A kick, redirected at exactly the wrong moment, threw his weight off-axis.
A shift, subtle as breathing, turned his own momentum against him.
A final movement — unhurried, precise, without a single wasted motion — put Kei flat on his back in the dirt with the sky above him and all the air knocked cleanly out of his lungs.
He lay there.
Then he started to get up.
Seshomaru watched him do it.
He looked at the others. Peiren with his measuring eyes. Hori and Hayatte standing side by side, completely still. Then back to Kei — upright again, breathing hard, not saying a word, just looking back at him with that same thing in his expression that no amount of hitting the ground seemed to touch.
Seshomaru held the look a moment longer than he needed to.

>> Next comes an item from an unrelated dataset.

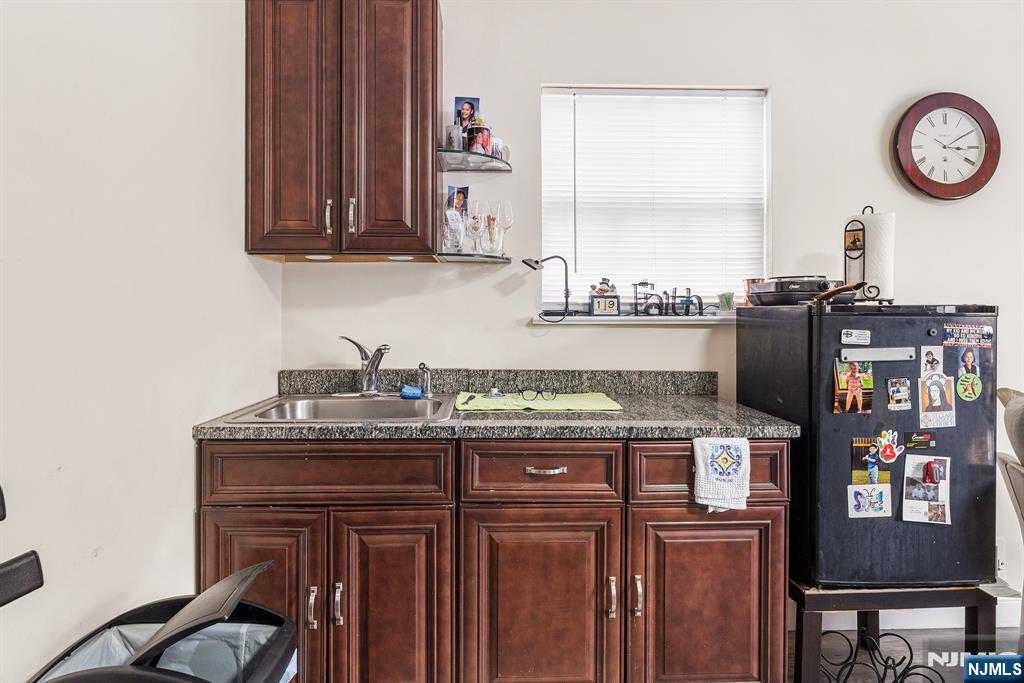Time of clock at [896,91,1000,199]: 3:09
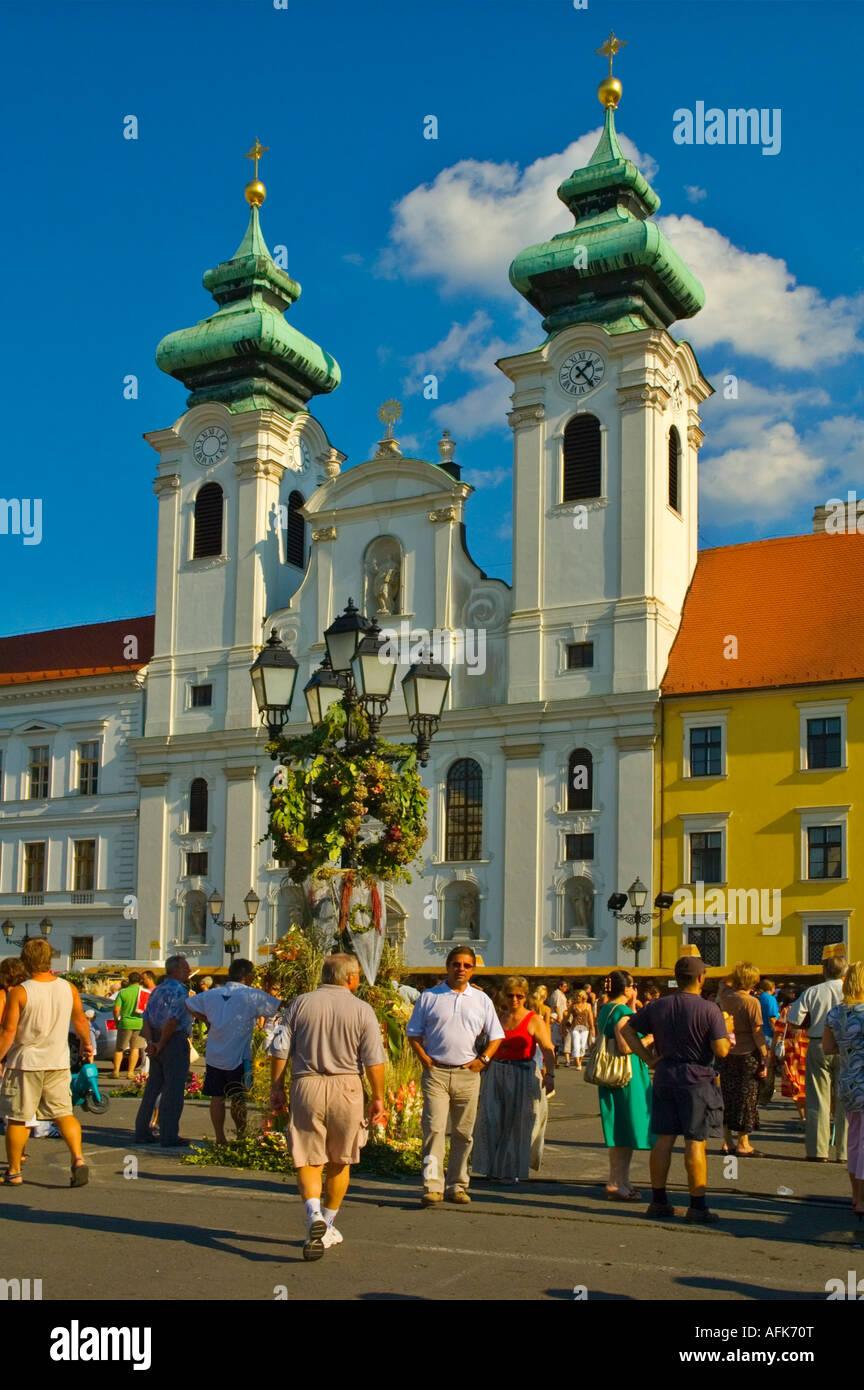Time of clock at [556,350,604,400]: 1:23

Then he turned, and walked away without a word.
The thought moved through him as he went — quiet, private, entirely his own.
*So these are the last generation.*
*...I hope they save us.*
---
He was nearly out of sight when footsteps came from the opposite direction.
Anoki rounded the corner of the house and stopped. His eyes moved across the yard in a single sweep — Kei standing in the middle of the training ground, a particular kind of dust on his clothes, the squad's silence, the direction every one of them was still looking.
He followed their gaze.
Understood.
A beat of quiet settled over the yard like something held.
Anoki looked back at Kei.
"That," he said, "was the Grand Regent."
No one spoke.
"Get up straight," Anoki said — and walked past them all toward the house.